▸ **TASK INSTRUCTIONS**: Beneath this line are entries. Copy the range from the line with "Harriton M345 Mens Advantage IL Snap Polo" to the line with "Sugar Cookie House", ends included, exactly; leave pictures out.

▸ **DATA LISTING**:
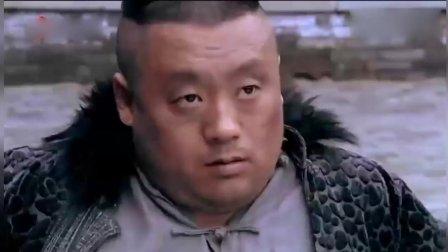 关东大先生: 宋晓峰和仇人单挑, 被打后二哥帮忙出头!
--
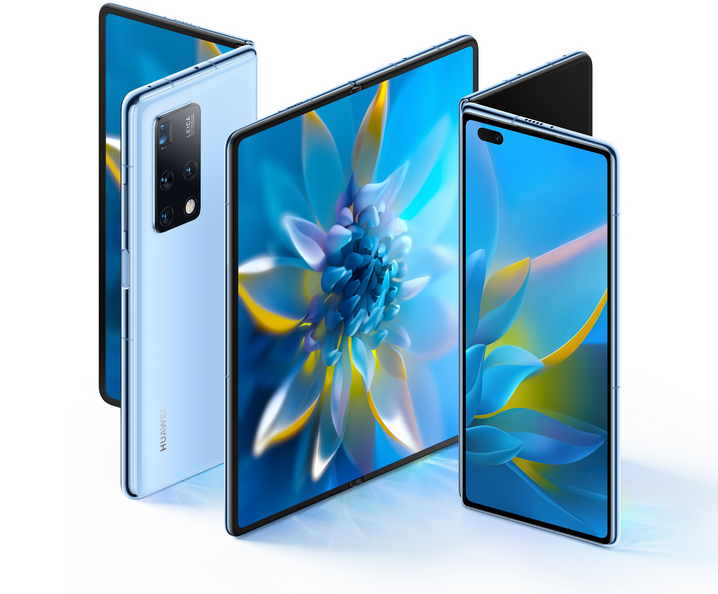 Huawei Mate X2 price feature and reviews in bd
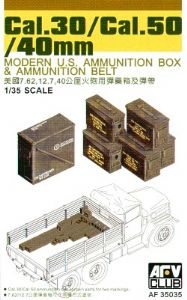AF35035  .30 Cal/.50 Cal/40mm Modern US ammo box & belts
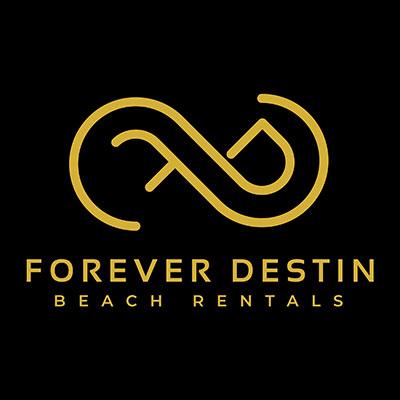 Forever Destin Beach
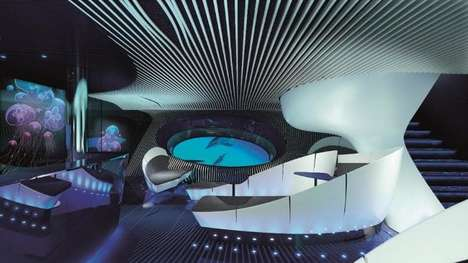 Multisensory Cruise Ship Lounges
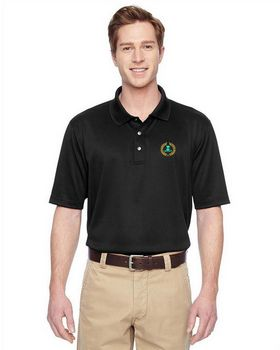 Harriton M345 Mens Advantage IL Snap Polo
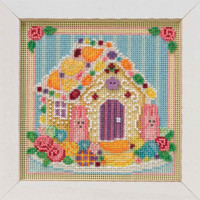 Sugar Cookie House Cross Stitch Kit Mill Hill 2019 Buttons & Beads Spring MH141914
==
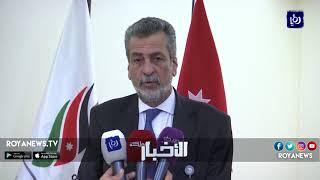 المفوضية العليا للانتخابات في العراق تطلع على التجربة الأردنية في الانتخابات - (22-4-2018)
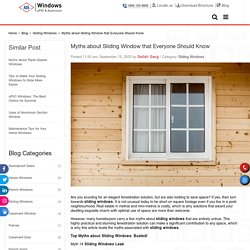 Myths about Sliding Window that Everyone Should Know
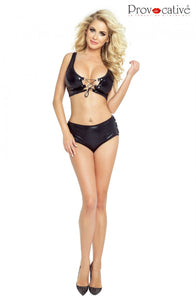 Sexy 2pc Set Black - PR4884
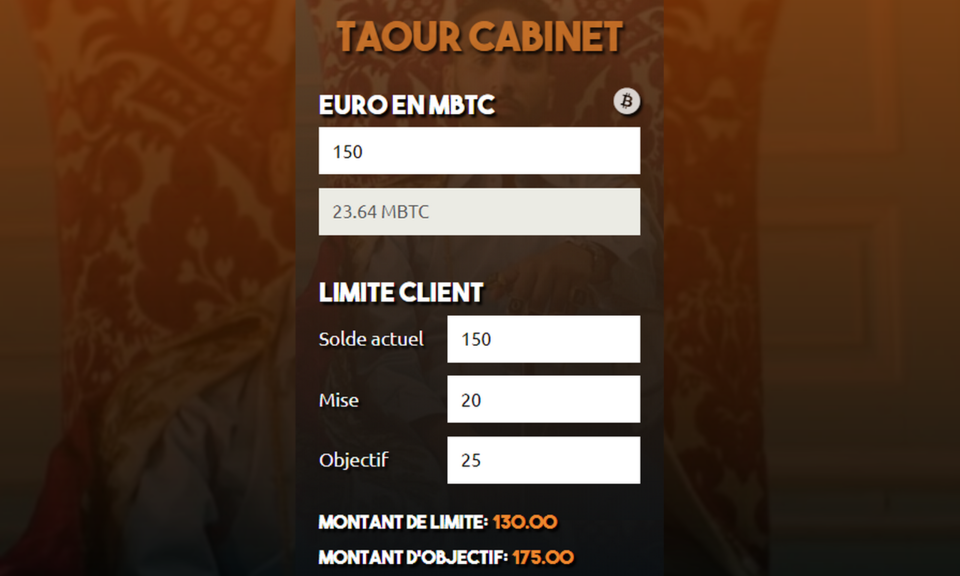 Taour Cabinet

▸ **RESPONSE BELOW**:
 Harriton M345 Mens Advantage IL Snap Polo
 Sugar Cookie House Cross Stitch Kit Mill Hill 2019 Buttons & Beads Spring MH141914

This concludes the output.